Wer aus dem Schema ausbricht, muss mit sozialer Ächtung rechnen. Ein Mädchen, das breitbeinig sitzt? Da lassen die Ermahnung von Mutter oder Lehrerin nicht lange auf sich warten. Eine Bodybuilderin, die sich mühevoll Oberarme mit deutlich sichtbarem Bizeps antrainiert hat? Wird außerhalb ihrer fitnessbegeisterten Gruppe garantiert hören, dass sie „zu männlich“ wirke.

Der männliche Blick formt den Frauenkörper

Unsere Kultur drängt uns also subtil in bestimmte Rollen. Und die sind Ausdruck von Macht und Status. Der Soziologe Pierre Bourdieu hat als einer der ersten Sozialwissenschaftler überhaupt den Körper zum Zentrum einer ganzen Gesellschaftstheorie gemacht. Er geht davon aus: Im Patriarchat wird der Frauenkörper vom, wie er ihn nennt, männlichen Blick bestimmt und geformt. Der Frauenkörper ist unfreier, ist beherrscht. Weil die Rolle der Frau die der Beherrschten ist.

Das Perfide an der ganzen Sache ist, dass auch weibliche Wesen mit diesem männlichen Blick auf die Welt schauen – und auf ihre Brüste und die anderer Frauen, auf ihre Bäuche und Vaginen, Nippel und Damenbärte. Das Herrschaftssystem funktioniert so gut, weil alle daran glauben, sagt Bourdieu.

Auch Männer müssen sich anpassen und laufen Gefahr, verhöhnt zu werden, wenn sie sich nicht „männlich“ verhalten. Ein Student, der Eyeliner nutzt, mag im Hörsaal oder auf einem Poetry-Slam mit akademisch geprägtem Klientel dafür Anerkennung erhalten, weil er die Norm bricht. In den meisten anderen Kontexten nicht. Und sind wir mal ehrlich: Die Zentren der Macht in unserer Gesellschaft sind immer noch Politik und Wirtschaft. Man stelle sich dort einen Mann mit rasierten Beinen (der kein Profiradler ist), im BH, geschminkt, bauchfrei vor. Der Hass, den queere Menschen erleben, kann also als eine Form dieser sogenannten strukturellen Gewalt gesehen werden.

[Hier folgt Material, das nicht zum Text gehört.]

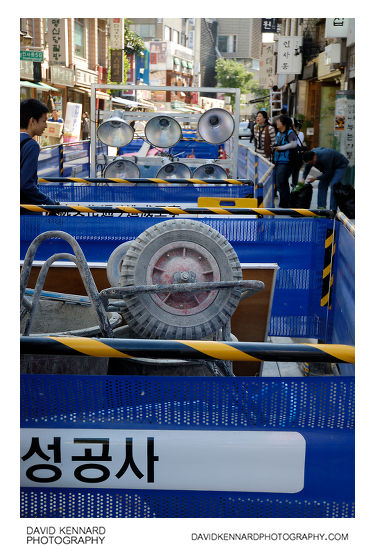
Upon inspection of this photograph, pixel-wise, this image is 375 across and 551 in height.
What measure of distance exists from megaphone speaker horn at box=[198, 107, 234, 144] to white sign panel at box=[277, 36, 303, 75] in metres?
18.9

Die Scham grätscht dazwischen

Doch zurück zu den eingequetschten Frauenkörpern. Wenn Frauen darunter so sehr leiden, könnte man nun fragen, warum nehmen sie sich in einer Welt, in der Feminismus so ein Ding ist und das Patriarchat ohnehin bald abgeschafft, nicht einfach die Freiheit? Und selbst wenn von einigen Machos Sprüche kommen, sollte eine Frau mit feministischem Anspruch dann nicht erst Recht den Mut haben, barbusig bei Hitze flanieren, die Bauch-Weg-Hosen verbrennen, Cellulite an die Luft und all das Gezupfe, Gequetsche und Gepinsele einfach sein lassen?

Argumentiert man mit Bourdieu, lautet die Antwort: So einfach ist es nicht. Der größte Endgegner für das feministische Projekt wären gar nicht die Machos, sondern die eigene Scham. Und die, jetzt wird es richtig fies, ist laut dem Theoretiker kein natürliches Gefühl. Sondern auch von sozialen Normen gemacht. Die Scham ist umso größer, je stärker der Körper vom Ideal abweicht. 2021 fand eine Studie der Oklahoma State University unter übergewichtigen Menschen heraus: Frauen schämen sich viel stärker für Bauchfett. Obwohl die männlichen Studienteilnehmer übergewichtiger waren, so Studienleiterin Natalie Keirns, „konnten wir nicht denselben Zusammenhang mit der psychologischen, sozialen Stigmatisierung feststellen.“

Die feministischen Gedanken können noch so groß sein, im Zweifel grätscht die Scham dazwischen. Die junge, schlanke Studentin mit den Apfelbrüsten, die im Schwimmbad blank zieht, müsste weniger Scham überwinden, als die etwas ältere Frau mit Cellulite und Hängebrust.